### Document section

[Begin]

Today's D Brief: Democracy summit; Navy’s networks; Where are US hostages?; FARC, no longer terrorists?; And just a bit more.

The White House has invited more than 100 nations to its upcoming democracy summit in early December. (Find the full list, via the State Department, here.) Predictably, Chinese officials are indignant today that the government of Taiwan made the list. 

What to expect: A two-day virtual summit on Dec. 9 and 10, which the U.S. is framing as “a platform for leaders to announce both individual and collective commitments, reforms, and initiatives to defend democracy and human rights at home and abroad.”

Three “key themes” are expected to dominate talks, according to Foggy Bottom:

  1. “Defending against authoritarianism”;
  2. “Addressing and fighting corruption”;
  3. And “Promoting respect for human rights.”

Not invited: China, Russia, or Turkey. 

Taipei’s foreign ministry called their invite an “affirmation of Taiwan's efforts to promote the values of democracy and human rights over the years.” 

China’s foreign ministry called it “a cover and a tool for [the U.S.] to advance its geopolitical objectives, oppress other countries, divide the world and serve its own interests,” according to spokesman Zhao Lijian. Reuters has a bit more, here.

ICYMI: Here’s how China might take Taiwan, according to Reuters’ David Lague and Maryanne Murray, writing on Nov. 5.

For your ears only: Join us as we review the U.S. Navy’s contribution to the U.S. military’s China-focused JADC2 construct, known as Project Overmatch.
Defense One’s Caitlin Kenney and Patrick Tucker tagged along for our latest episode of the Defense One Radio podcast, which assesses not just the Navy’s Overmatch, but also provides an update on the Army’s big PC21 experiment in Arizona about two weeks ago.
Listen on iTunes, Spotify, Podbean, or wherever you get your podcasts. You can also find a transcript here.
And don’t miss this one: NBC’s “Saturday Night Live” skewered U.S. military acquisitions—nowadays almost always pitched with an eye to China—in a five-minute sketch this past weekend entitled “New Military Weapon.” 


From Defense One

Key Pentagon Posts Remain Vacant Amid Supply-Chain Crisis // Marcus Weisgerber: The Biden administration has not even nominated a defense undersecretary of acquisition and sustainment.

Defense One Radio, Ep. 91: Project Overmatch + Project Convergence, updated // Defense One Staff : We explore the future of the U.S. Navy's Project Overmatch.

[End]

### Extracted data

[Begin]

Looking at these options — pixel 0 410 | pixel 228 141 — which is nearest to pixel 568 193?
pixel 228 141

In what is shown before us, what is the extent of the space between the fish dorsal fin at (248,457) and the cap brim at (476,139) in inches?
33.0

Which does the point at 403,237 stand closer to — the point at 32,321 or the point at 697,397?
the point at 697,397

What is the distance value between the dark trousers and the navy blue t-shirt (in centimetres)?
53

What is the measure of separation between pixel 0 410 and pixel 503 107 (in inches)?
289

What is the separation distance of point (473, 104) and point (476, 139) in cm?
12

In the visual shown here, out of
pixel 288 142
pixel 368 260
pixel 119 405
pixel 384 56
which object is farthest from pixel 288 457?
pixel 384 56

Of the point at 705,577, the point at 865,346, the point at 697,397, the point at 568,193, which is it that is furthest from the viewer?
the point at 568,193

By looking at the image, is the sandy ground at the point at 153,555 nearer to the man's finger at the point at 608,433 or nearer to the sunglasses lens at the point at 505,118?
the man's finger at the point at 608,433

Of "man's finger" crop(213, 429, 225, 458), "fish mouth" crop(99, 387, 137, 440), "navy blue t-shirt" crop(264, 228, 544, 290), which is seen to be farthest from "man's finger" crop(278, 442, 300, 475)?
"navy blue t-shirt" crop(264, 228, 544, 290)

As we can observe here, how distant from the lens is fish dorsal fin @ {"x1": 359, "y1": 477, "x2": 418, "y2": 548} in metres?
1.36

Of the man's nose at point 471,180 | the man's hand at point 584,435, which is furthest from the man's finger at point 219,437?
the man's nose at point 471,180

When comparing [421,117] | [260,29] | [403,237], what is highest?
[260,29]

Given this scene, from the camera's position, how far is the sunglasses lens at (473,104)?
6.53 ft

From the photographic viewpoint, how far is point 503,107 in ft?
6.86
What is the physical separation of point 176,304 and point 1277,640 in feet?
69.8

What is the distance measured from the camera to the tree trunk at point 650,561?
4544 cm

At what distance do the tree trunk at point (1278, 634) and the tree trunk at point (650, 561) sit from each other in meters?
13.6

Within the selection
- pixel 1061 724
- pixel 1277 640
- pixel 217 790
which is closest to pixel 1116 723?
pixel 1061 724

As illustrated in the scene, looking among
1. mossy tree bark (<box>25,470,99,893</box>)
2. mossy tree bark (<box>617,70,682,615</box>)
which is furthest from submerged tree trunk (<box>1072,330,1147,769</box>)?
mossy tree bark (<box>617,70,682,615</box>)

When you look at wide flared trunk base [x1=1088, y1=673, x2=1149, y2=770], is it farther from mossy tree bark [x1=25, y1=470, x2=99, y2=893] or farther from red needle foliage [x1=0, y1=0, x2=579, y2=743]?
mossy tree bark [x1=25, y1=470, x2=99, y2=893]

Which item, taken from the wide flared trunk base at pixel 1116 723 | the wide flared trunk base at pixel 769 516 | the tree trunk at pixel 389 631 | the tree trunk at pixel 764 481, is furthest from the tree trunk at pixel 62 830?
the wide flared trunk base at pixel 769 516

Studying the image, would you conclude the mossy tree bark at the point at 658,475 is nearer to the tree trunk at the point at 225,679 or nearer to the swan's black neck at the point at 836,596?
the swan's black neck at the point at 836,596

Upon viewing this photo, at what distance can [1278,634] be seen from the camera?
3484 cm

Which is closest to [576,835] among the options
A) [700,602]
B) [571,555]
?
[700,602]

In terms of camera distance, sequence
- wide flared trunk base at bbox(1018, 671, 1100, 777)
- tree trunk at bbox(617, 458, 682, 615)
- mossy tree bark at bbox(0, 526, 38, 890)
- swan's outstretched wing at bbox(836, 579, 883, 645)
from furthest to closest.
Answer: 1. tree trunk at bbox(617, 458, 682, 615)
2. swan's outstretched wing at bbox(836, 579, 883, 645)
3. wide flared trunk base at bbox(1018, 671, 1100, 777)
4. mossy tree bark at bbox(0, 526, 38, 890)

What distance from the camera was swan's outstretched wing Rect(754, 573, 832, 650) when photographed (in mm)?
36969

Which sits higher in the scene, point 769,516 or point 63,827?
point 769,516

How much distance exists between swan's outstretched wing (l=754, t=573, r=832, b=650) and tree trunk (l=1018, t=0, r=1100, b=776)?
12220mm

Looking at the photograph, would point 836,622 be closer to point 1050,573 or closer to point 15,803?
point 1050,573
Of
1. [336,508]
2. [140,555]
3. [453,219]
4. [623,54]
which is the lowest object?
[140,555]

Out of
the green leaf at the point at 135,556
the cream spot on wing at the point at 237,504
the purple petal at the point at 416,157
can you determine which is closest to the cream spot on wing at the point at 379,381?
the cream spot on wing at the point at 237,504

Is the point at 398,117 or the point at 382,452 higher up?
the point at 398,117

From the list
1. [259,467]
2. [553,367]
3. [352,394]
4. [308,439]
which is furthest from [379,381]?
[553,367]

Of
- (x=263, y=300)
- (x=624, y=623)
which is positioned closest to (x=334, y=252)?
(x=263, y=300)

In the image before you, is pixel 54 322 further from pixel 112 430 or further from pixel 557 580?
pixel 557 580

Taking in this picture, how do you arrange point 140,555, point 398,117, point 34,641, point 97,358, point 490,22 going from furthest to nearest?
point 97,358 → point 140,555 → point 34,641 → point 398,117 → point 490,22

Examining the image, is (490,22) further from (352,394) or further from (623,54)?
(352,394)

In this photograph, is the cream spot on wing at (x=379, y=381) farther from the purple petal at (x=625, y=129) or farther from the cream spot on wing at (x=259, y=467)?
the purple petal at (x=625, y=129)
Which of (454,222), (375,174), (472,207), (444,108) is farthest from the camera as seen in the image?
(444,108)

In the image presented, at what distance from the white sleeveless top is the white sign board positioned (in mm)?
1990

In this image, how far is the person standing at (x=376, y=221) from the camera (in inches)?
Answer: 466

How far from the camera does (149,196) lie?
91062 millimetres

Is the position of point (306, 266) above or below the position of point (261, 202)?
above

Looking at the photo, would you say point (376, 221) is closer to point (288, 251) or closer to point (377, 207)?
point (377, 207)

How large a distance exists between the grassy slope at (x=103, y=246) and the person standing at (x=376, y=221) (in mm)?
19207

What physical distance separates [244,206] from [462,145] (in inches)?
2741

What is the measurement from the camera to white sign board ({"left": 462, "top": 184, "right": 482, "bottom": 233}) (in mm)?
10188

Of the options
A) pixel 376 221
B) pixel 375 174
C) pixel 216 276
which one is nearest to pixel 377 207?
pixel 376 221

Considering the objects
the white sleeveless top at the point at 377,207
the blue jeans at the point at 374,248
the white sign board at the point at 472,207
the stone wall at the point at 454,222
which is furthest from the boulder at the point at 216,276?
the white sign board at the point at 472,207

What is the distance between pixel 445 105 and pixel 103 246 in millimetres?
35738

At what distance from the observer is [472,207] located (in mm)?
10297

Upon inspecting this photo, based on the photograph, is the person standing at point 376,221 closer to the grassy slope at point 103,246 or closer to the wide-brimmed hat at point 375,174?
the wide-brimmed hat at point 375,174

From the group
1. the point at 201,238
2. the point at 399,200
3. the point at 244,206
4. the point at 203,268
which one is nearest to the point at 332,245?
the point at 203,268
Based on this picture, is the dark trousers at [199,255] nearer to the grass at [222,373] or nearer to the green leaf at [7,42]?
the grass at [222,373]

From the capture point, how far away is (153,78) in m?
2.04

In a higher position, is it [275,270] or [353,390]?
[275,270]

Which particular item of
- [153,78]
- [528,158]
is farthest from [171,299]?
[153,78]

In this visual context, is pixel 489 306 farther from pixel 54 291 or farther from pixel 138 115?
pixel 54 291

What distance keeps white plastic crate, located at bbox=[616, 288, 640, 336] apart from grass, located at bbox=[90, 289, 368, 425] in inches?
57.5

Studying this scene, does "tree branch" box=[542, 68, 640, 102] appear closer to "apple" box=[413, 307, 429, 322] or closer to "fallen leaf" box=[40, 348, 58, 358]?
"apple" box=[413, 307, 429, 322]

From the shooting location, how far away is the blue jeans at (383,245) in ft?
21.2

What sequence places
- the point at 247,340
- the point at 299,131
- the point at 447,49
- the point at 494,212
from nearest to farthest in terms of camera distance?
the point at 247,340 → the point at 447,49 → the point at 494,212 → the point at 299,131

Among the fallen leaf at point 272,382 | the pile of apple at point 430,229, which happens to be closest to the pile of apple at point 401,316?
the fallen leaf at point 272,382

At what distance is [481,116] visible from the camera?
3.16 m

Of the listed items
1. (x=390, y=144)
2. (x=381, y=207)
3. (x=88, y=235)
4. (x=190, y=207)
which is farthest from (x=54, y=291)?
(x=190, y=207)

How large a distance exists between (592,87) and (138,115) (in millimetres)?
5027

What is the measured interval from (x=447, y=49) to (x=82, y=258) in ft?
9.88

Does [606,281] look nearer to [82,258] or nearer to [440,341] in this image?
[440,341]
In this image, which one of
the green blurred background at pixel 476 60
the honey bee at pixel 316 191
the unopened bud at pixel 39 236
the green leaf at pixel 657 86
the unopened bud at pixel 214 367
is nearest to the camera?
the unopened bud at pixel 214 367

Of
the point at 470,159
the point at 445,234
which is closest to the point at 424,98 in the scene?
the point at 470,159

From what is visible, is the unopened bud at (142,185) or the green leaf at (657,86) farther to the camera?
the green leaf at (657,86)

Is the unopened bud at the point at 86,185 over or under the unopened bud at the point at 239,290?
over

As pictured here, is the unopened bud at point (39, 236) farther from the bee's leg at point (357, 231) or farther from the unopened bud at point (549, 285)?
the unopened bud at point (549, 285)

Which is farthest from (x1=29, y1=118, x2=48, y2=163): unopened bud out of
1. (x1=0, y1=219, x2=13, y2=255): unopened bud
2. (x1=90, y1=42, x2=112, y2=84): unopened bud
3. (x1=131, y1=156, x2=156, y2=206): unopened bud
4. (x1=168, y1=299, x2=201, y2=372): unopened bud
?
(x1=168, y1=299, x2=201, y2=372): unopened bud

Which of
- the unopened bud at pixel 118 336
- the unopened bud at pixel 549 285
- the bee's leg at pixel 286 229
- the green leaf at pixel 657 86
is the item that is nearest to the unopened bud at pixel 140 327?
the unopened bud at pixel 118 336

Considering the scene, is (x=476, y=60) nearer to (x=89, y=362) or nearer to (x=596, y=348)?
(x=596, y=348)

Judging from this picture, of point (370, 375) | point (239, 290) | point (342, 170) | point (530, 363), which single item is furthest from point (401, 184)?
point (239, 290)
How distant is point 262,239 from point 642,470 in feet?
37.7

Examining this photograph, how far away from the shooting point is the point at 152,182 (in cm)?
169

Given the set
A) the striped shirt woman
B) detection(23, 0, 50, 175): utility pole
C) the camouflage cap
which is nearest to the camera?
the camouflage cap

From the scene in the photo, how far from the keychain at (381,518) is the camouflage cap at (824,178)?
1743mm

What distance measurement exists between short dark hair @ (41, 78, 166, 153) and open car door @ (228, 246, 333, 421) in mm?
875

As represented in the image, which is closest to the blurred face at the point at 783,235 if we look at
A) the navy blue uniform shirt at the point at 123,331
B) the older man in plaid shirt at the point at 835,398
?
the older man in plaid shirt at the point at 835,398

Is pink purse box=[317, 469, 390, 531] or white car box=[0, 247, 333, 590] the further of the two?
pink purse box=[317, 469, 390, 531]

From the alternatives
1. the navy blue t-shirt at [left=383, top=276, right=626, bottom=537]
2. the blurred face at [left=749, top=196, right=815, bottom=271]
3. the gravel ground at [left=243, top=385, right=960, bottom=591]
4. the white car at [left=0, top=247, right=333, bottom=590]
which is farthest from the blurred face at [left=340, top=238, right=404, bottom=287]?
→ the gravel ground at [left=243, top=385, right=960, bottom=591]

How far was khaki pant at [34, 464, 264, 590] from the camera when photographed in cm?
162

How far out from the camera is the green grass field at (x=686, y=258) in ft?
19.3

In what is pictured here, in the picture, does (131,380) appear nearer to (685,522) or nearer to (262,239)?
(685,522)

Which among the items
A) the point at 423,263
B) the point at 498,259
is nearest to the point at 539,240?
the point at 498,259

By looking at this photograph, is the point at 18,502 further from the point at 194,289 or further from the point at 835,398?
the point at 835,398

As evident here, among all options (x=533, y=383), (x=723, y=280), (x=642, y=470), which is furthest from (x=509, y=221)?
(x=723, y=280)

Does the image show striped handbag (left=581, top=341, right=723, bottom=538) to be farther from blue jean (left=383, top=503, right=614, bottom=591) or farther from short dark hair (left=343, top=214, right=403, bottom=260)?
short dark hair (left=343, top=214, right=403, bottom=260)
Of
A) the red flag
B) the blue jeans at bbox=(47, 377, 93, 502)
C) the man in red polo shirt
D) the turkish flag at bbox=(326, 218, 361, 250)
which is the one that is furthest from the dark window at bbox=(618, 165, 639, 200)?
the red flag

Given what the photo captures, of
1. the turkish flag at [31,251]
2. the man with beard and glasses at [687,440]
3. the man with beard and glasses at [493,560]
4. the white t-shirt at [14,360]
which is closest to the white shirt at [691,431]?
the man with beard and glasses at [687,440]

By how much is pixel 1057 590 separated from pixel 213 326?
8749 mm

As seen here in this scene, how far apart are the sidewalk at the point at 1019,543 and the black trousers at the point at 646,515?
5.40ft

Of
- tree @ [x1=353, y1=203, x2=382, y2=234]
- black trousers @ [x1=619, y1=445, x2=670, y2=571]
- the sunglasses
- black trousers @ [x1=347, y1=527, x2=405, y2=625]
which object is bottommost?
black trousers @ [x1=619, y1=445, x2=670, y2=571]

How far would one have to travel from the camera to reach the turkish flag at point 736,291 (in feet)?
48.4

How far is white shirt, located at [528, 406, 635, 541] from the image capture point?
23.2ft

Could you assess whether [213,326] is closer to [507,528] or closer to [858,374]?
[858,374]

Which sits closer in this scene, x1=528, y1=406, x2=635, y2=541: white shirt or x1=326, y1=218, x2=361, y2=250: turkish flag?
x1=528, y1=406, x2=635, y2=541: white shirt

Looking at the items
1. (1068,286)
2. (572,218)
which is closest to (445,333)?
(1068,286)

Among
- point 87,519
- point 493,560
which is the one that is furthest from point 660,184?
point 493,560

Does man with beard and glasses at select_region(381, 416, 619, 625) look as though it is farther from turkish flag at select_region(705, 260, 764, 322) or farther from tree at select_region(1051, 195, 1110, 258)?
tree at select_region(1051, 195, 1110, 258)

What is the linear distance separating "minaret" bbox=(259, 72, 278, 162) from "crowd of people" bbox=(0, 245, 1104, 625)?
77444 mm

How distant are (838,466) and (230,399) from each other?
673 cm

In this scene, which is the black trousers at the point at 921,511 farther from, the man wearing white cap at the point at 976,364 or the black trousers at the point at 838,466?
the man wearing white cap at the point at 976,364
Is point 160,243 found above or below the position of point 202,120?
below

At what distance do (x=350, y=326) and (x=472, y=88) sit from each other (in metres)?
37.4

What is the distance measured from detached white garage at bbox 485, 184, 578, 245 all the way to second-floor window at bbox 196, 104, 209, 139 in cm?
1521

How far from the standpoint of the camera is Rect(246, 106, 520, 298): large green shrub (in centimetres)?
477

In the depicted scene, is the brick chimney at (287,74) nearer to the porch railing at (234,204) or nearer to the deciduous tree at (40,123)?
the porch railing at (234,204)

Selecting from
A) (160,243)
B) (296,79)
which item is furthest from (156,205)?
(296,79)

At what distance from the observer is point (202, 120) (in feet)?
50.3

[End]

### Exercise tasks
a) Reproduce a passage from the defense news brief word for word, beginning at "For your ears" and ending after "two weeks ago.".
b) Carry on the defense news brief from its last sentence, in the same style.

### The replies
a)
For your ears only: Join us as we review the U.S. Navy’s contribution to the U.S. military’s China-focused JADC2 construct, known as Project Overmatch.
Defense One’s Caitlin Kenney and Patrick Tucker tagged along for our latest episode of the Defense One Radio podcast, which assesses not just the Navy’s Overmatch, but also provides an update on the Army’s big PC21 experiment in Arizona about two weeks ago.

b)
Americans Want to Defend Taiwan. The Pentagon’s Budget Should, Too // Chet Lee: Lawmakers should take advantage and give Americans the defense budget we need to stay ahead of China.

Welcome to this Wednesday edition of The D Brief from Ben Watson with Bradley Peniston. If you’re not already subscribed to The D Brief, you can do that here. On this day in 2015, a Turkish F-16 pilot shot down a Russian Su-24 that had violated Turkish airspace while flying from Syria. It was the first time since the early 1950s that a NATO member shot down a Soviet or Russian jet.


The UAE is competing with Qatar and Turkey to run the airport in Kabul, Reuters reports today from Dubai, where Taliban officials recently held talks with the Emiratis.
One apparent hiccup: “The Taliban say they do not want foreign forces in the country following their return to power after two decades of war,” Reuters writes. However, “Qatari special forces are presently providing security within the airport's perimeter, the diplomats added, while Taliban special forces were patrolling areas outside.”
Related reading: 

A federal jury on Tuesday found white supremacist leaders liable for $25 million in damages from the deadly 2017 “Unite the Right” rally in Charlottesville, Va., that left one woman dead and nearly 50 others injured. The Anti-Defamation League called the ruling “one of the most important cases against extremists in modern history.”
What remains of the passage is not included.